### What to produce
Tally the lines in the listing below that contain the string "pane", treating uppercase and lowercase as different. Reply with the count alone.

[Scene-based reasoning listing]
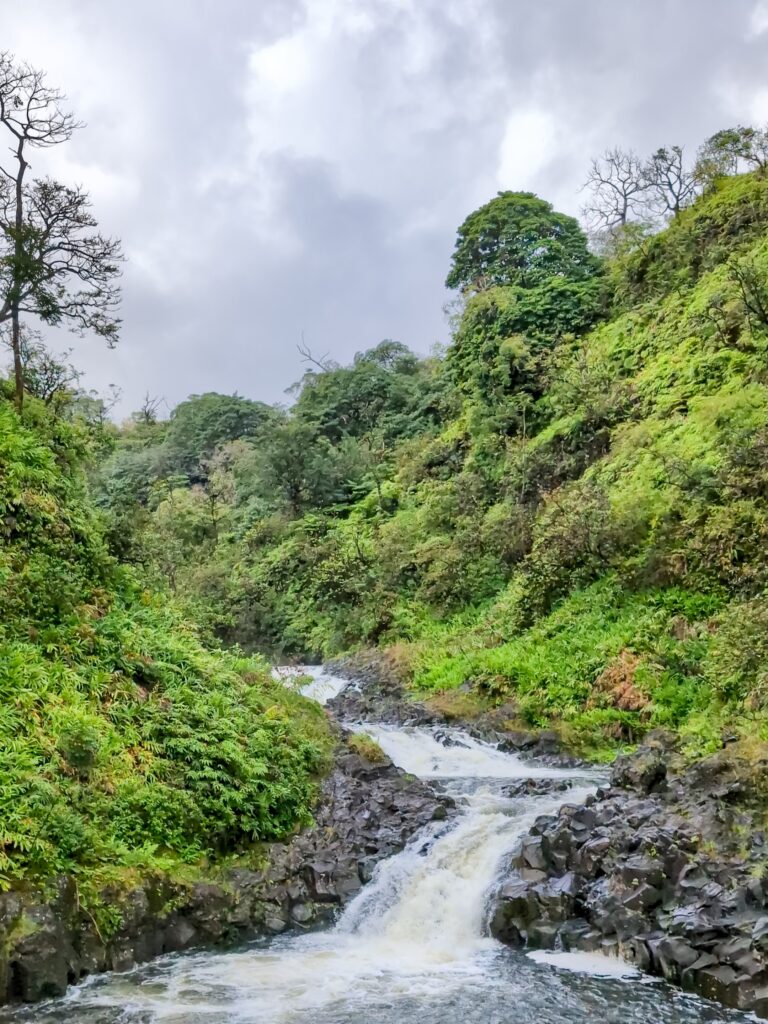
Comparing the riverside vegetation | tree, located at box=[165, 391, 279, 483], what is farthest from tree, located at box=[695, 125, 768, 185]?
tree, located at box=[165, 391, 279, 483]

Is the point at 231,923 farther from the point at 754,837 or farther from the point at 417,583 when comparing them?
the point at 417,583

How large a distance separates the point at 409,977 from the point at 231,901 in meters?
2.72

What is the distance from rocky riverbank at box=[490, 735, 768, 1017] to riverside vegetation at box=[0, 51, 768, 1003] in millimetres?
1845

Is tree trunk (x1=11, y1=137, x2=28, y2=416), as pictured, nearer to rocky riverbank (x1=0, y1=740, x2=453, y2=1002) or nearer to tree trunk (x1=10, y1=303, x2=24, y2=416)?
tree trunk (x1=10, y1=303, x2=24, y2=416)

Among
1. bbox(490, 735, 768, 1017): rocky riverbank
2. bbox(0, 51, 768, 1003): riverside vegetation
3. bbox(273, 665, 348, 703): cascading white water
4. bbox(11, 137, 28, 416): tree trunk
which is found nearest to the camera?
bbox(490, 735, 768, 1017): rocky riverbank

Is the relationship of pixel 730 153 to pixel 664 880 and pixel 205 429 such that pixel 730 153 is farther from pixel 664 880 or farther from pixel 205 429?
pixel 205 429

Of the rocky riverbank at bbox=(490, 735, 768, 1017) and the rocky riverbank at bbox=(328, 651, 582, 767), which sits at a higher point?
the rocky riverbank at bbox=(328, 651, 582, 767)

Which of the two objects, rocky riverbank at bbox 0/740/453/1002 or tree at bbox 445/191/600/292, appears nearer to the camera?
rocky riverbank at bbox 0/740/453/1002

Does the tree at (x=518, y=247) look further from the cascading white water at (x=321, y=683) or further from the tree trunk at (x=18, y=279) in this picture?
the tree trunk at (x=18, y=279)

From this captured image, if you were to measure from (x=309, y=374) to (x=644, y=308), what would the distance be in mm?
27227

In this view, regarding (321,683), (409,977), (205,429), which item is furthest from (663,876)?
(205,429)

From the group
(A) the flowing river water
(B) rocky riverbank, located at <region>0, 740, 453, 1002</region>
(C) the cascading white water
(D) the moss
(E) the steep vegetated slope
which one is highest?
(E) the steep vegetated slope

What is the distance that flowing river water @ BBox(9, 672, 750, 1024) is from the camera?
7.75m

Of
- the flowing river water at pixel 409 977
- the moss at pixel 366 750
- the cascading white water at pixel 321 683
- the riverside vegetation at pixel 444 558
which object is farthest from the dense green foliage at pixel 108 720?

--

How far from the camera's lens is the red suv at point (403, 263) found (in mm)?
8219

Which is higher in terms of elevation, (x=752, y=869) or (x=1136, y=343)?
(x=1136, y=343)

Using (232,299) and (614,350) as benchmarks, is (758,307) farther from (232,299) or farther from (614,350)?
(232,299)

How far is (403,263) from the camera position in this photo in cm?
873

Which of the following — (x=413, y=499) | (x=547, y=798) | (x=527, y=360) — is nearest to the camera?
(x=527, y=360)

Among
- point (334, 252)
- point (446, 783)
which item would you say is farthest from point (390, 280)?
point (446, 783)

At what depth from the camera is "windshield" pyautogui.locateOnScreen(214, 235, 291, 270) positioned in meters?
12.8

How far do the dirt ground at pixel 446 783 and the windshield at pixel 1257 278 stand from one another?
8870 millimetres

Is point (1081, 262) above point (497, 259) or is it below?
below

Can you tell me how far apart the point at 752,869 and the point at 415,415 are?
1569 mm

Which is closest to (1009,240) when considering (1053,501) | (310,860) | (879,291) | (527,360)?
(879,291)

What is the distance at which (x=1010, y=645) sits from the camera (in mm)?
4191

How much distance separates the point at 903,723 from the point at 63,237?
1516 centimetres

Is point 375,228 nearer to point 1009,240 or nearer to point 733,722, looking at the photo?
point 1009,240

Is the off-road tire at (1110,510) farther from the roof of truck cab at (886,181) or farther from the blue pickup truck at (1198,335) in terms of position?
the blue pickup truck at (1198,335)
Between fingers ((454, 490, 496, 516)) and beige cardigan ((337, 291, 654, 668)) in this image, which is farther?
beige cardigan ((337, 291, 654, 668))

---

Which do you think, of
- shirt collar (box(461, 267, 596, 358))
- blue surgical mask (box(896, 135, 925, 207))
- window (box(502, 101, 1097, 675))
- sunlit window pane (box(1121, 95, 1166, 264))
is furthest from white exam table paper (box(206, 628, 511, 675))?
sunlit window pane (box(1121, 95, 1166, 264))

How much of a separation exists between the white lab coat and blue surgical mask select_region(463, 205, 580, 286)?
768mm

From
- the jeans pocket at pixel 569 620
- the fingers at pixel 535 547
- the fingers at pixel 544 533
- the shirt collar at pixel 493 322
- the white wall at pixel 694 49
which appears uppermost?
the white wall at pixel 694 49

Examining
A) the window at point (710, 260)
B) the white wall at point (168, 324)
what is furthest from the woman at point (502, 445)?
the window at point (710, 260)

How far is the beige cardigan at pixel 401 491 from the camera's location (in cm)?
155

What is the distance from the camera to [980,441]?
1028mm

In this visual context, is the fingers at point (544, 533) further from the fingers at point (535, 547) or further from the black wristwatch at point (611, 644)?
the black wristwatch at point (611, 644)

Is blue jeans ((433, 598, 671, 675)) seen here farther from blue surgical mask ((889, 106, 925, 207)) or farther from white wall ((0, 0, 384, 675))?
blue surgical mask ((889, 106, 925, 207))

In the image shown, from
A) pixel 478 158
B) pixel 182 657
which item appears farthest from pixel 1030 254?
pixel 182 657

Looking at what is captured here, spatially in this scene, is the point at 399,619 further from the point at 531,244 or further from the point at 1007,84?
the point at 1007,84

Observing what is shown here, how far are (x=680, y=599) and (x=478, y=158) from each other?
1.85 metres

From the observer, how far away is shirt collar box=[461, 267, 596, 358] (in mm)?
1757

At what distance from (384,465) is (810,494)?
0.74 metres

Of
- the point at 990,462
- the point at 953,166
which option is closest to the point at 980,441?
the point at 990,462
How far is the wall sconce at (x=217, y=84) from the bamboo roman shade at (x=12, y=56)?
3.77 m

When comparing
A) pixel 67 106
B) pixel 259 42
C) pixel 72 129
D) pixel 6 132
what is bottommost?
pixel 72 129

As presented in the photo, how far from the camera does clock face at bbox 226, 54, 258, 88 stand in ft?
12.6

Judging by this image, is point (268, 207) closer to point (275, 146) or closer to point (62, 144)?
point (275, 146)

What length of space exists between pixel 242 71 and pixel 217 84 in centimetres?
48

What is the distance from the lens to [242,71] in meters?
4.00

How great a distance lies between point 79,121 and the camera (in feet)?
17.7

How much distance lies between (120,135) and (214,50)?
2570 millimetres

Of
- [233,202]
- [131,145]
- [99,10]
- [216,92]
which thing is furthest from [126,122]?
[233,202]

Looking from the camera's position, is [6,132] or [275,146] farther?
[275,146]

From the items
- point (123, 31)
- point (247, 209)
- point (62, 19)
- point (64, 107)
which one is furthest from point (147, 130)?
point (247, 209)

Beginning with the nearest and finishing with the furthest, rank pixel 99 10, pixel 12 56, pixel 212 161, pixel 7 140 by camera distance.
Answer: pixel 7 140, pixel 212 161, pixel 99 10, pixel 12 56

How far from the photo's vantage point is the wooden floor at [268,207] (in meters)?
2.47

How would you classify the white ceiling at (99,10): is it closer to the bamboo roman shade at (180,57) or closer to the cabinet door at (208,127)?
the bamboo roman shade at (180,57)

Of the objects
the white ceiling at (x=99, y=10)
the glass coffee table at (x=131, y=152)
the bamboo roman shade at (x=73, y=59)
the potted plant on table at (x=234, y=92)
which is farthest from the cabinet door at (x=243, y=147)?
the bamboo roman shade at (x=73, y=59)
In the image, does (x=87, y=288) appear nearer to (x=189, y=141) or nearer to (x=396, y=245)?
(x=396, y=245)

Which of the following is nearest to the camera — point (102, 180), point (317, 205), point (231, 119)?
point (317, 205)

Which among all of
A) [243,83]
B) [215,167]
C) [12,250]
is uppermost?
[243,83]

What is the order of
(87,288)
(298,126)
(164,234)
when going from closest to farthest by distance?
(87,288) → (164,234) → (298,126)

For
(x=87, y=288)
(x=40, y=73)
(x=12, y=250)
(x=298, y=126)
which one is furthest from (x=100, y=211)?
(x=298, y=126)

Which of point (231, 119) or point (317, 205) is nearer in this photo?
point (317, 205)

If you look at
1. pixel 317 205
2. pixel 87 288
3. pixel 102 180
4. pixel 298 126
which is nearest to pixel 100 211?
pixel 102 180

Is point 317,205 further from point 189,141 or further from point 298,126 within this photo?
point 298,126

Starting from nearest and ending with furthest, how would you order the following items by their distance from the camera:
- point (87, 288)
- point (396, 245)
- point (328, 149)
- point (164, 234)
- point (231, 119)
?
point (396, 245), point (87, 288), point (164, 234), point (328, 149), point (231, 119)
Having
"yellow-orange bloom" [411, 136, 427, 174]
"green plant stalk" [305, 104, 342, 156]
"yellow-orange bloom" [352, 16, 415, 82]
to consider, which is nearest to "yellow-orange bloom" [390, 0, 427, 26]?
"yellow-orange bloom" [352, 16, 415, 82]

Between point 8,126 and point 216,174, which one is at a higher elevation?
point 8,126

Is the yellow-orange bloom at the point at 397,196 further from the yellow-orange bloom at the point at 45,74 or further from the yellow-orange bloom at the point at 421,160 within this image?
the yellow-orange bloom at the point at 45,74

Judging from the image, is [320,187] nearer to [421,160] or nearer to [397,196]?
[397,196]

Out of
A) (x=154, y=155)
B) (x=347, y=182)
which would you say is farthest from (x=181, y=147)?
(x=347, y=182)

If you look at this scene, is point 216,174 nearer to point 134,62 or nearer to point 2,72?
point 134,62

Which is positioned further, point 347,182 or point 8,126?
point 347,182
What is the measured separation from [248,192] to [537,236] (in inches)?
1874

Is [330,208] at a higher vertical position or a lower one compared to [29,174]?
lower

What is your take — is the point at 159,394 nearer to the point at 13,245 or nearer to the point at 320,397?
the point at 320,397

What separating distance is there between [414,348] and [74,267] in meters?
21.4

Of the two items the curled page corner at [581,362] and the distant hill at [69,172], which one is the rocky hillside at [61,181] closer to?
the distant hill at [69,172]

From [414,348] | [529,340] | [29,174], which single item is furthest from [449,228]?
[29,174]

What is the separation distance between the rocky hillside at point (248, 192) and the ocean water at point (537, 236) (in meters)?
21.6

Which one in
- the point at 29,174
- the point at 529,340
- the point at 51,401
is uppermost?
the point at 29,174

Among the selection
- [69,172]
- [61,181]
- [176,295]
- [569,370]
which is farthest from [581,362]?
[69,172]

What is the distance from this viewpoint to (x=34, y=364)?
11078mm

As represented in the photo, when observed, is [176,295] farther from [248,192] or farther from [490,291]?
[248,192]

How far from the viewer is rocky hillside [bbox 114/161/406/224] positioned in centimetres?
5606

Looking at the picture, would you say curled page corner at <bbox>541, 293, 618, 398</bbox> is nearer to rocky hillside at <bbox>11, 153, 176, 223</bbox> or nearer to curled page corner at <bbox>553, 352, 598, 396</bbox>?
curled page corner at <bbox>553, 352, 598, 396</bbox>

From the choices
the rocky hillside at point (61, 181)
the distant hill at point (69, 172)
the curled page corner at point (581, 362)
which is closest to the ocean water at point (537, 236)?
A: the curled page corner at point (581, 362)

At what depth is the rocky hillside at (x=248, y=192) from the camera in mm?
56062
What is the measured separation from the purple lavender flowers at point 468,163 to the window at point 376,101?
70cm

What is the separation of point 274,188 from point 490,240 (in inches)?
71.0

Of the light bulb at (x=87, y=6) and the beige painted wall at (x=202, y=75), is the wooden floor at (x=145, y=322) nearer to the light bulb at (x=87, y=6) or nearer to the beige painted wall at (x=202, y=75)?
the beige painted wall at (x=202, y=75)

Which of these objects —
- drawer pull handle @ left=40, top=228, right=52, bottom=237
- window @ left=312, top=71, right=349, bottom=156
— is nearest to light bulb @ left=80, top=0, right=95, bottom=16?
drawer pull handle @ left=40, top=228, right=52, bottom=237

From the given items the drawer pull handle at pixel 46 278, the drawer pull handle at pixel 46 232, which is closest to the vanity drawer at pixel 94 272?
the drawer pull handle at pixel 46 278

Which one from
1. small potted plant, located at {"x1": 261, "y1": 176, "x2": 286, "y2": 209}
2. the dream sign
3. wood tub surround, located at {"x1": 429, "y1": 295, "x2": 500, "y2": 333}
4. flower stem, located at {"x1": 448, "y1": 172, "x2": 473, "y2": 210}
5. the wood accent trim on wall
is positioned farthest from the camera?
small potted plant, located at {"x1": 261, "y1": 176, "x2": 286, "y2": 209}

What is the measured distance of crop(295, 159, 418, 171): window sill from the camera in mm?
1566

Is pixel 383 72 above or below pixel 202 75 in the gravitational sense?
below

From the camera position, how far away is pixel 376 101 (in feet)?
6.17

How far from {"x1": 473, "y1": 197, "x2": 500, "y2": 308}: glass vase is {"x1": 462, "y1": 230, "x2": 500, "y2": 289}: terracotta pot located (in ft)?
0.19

### Task result
2